Um espaço para debater medidas de prevenção a desastres e de preparação às fortes chuvas do verão. Além disso, um espaço onde os moradores e as lideranças passam por capacitações da Defesa Civil, para que saibam como ajudar suas comunidades a ficar mais seguras.
Ilhas de segurança
Outra medida para aumentar a segurança de motoristas e pedestres ao longo do Rio Quitandinha são as ilhas de segurança. São 15 ilhas de segurança, entre a Ponte Fones e a Rua Paulo Barbosa.
Essas ilhas são pontos seguros para onde as pessoas devem ir em caso de inundação do Rio Quitandinha. Elas estão demarcadas por faixas vermelhas no chão e placas nos postes.
Foto: Divulgação
Cartilha do que fazer em caso de chuvas fortes
A população também pode ter acesso ao Plano de Resiliência Individual (PRI), uma cartilha, com orientações do que fazer em dias de fortes chuvas.
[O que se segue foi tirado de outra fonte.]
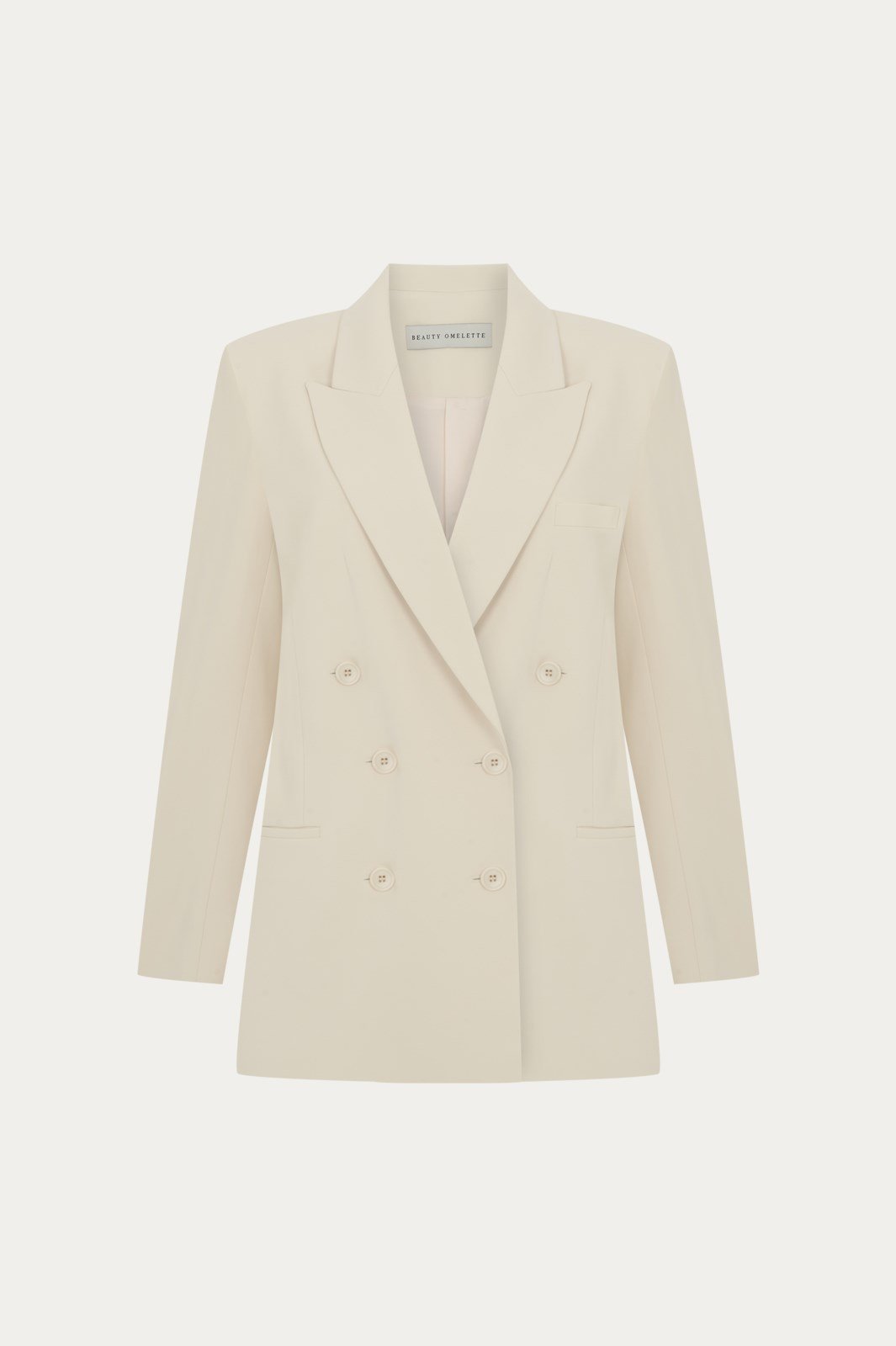 Ekru Vatkalı Kruvaze Blazer
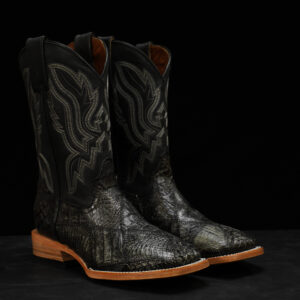 AUTHENTIC Patch Work Gray Caiman – Square Toe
Ali, há orientações sobre os avisos da Defesa Civil, o que colocar na mochila de emergência, dicas de segurança para inundações, dicas de segurança para deslizamentos, dicas de prevenção aos acidentes domésticos, rotas de fuga, endereços dos pontos de apoio, entre outras orientações.
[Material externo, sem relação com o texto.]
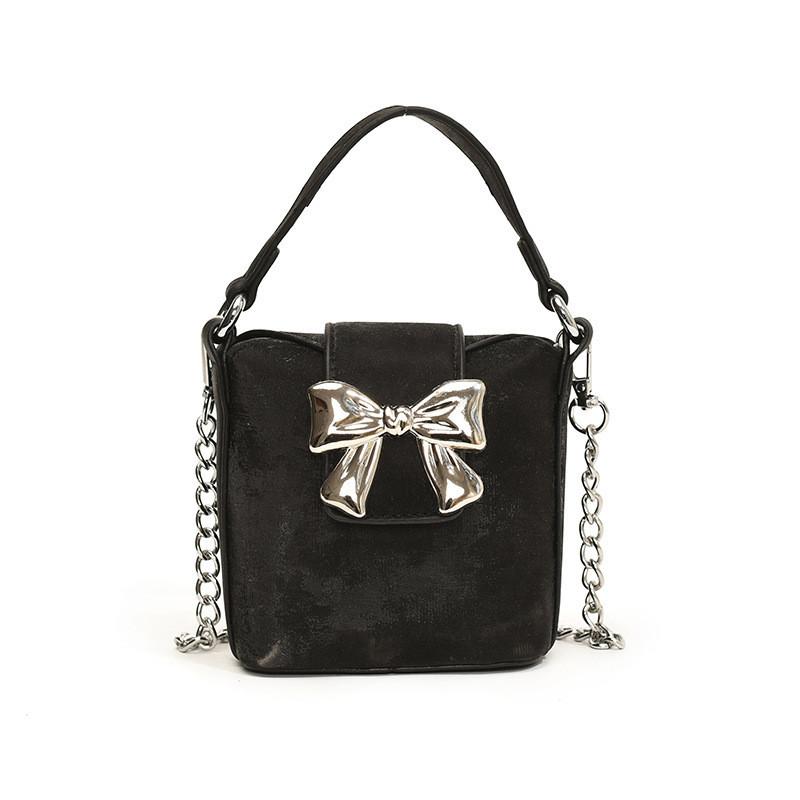 

Stylish Korean Mini Shoulder Bag For Kids With Adorable Bow Design In Multiple Colors чёрный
O PRI pode ser acessado clicando aqui.
Obras
Com relação às obras, a Prefeitura está em busca de parcerias com o Estado e o Governo Federal para a realização de obras de prevenção em outros pontos da cidade.
Planos de redução de riscos
A cidade também conta com o Plano Municipal de Redução de Riscos (PMRR), o Plano de Contingência para chuvas intensas e o Plano Verão 2024/205 – que está sendo atualizado.
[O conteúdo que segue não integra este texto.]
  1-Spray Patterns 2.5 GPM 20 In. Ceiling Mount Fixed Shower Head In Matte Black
Outra medida foi a parceria entre a Prefeitura e o Departamento de Recursos Minerais do Estado do Rio de Janeiro (DRM-RJ) que instalou na sede da Secretaria de Proteção e Defesa Civil um Núcleo Avançado para que geotécnicos do Departamento possam atuar em caso de ocorrências referentes às chuvas.
Foto: Divulgação
Ações do Governo do Estado
Investimentos
De acordo com o Governo do Estado, dos cerca de R$ 4.5 bilhões que o órgão investiu em obras em todo o RJ, mais de R$ 700 milhões foram direcionados para intervenções em Petrópolis. Somente pela Secretaria de Infraestrutura e Obras Públicas, foram investidos R$ 275,3 milhões, em obras de infraestrutura e prevenção, além de intervenções emergenciais por conta da calamidade de 2022.
Túnel Extravasor
O Túnel Extravasor, por exemplo, que não passava por manutenção desde que foi construído pelo governo federal em 1960, teve toda a sua estrutura reforçada. A primeira etapa das obras foi concluída em abril de 2024. E mais de 90% da segunda etapa das obras já estão finalizadas. No total, as duas etapas somam um investimento de R$ 78,8 milhões.
Foto: Divulgação
Outras ações
Além disso, o Governo do Estado criou o Posto Avançado de Petrópolis – um gabinete regional que é ativado para otimizar resposta aos desastres naturais na Região Serrana. A iniciativa visa ao enfrentamento de eventos extremos provocados por mudanças climáticas.
O Governo do Estado, por meio do Corpo de Bombeiros Militar do Estado do Rio de Janeiro (CBMERJ), também vem promovendo, nos últimos anos, o maior reforço operacional da história da corporação, com a aquisição de viaturas e equipamentos de última geração, um investimento de mais de R$ 1 bilhão.
Em Petrópolis, a corporação reforçou o 15º GBM e seus Destacamentos com mais de 2.090 equipamentos operacionais e de proteção individual. Petrópolis também foi beneficiada com viaturas novas, incluindo uma picape para resposta rápida a ocorrências diversas, um veículo de recolhimento de cadáveres e uma ambulância de última geração. O 15º GBM é a unidade operacional com o maior efetivo da Região Serrana, com 105 bombeiros militares.
A Secretaria de Estado de Defesa Civil do Rio de Janeiro (SEDEC-RJ) informa que todas as 20 sirenes da cidade de Petrópolis estão funcionando perfeitamente e podem ser acionadas via rádio, internet ou manualmente. Esse sistema de sirenes tem o custo anual em torno de R$ 500 mil.